Motorola Solutions Inc.(IW500/154) told a judge in Chicago that a former employee worked as a double agent who helped Chinese rival Hytera Communications Corp. play catch-up on digital-radio technology for walkie-talkies.
It took decades for Motorola to develop next-generation devices for two-way communication, and Hytera “came along and just took it all,” attorney Adam Alper said Thursday at the start of a trial over the U.S. company’s claim of trade-secret theft. The employee, one of three Motorola engineers hired by Hytera in 2008, downloaded thousands of proprietary documents while still working for Motorola, he said.
“Hytera knowingly took Motorola’s confidential information and used it to create its products,” Alper told the jury.
Hytera’s attorney, Michael Allan, acknowledged the former Motorola employees -- including one that was temporarily on both companies’ payrolls -- were “bad apples,” but he said any transfer of information was minor and inadvertent. Rather than suing the engineers, Motorola waited years to file suit, after Hytera had become more successful, to get more money in damages, Allan said.

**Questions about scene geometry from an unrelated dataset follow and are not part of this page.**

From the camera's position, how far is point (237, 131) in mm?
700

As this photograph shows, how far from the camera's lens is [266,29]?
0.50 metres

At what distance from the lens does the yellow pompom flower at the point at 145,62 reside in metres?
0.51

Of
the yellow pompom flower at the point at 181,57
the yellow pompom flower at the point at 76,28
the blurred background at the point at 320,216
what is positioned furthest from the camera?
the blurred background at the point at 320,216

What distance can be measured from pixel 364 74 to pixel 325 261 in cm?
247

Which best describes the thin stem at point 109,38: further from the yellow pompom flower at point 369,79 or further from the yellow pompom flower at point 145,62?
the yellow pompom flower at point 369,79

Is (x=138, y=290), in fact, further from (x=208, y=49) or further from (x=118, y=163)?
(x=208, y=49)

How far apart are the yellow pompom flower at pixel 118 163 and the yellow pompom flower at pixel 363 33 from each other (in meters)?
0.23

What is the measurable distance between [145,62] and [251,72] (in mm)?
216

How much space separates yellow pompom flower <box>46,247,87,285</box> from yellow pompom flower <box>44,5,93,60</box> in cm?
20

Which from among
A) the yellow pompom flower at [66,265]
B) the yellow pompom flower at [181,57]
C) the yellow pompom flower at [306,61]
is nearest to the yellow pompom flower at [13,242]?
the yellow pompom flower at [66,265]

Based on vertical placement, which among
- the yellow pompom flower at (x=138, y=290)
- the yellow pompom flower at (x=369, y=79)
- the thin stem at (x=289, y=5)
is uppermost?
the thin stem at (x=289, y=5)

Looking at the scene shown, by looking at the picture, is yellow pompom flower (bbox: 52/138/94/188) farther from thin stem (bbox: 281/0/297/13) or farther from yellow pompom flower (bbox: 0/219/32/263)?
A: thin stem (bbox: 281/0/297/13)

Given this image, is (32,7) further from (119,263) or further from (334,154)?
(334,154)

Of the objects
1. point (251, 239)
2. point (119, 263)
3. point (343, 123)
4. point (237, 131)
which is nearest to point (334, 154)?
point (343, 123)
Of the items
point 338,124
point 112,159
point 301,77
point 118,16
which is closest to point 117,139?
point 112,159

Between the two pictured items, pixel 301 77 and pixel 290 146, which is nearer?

“They want every single dollar that Hytera has earned” from the sales of its radios “going back to 2010, plus more,” Allan said.
Motorola, which sued in 2017, claims Hytera stole secret information related to two-way radios used by utility workers, construction crews and school officials. The technology can enable communication even if radio towers aren’t working properly during natural disasters.
The Motorola secrets it says were stolen include hands-free communications, location functionality, emergency alarms for workers in distress and the ability to connect a phone user with a group of radio users.
The case is the latest instance of an American company accusing a Chinese firm of stealing ideas as the Asian nation focuses efforts on transforming itself into a global leader in technology. Complaints about theft of intellectual property have been a key issue in President Donald Trump’s trade war with China.
Motorola’s Alper told jurors that the company developed its two-way radios by 1998, and that a decade later, Hytera still hadn’t caught up. Hytera’s chief executive officer lured one Motorola engineer with the promise of 600,000 shares of Hytera stock, Alper said.
But before leaving, one of the engineers spent three months downloading the documents and source code to take with him, Alper said. During that time, he was also being paid by Hytera without Motorola’s knowledge.
Allan disputed that claim. Hytera had its own prototype that was 75% complete before hiring the men, he said.
The trial before District Judge Charles Norgle is expected to last at least three weeks.
The fight between Motorola Solutions and Hytera spans the globe, with legal cases in the U.S., China, Germany and Australia. Motorola Solutions won an order that limited imports of some Hytera radios, though it didn’t affect current models.
The case is Motorola Solutions Inc. v. Hytera Communications Corp., 17-1973, U.S. District Court for the Northern District of Illinois (Chicago).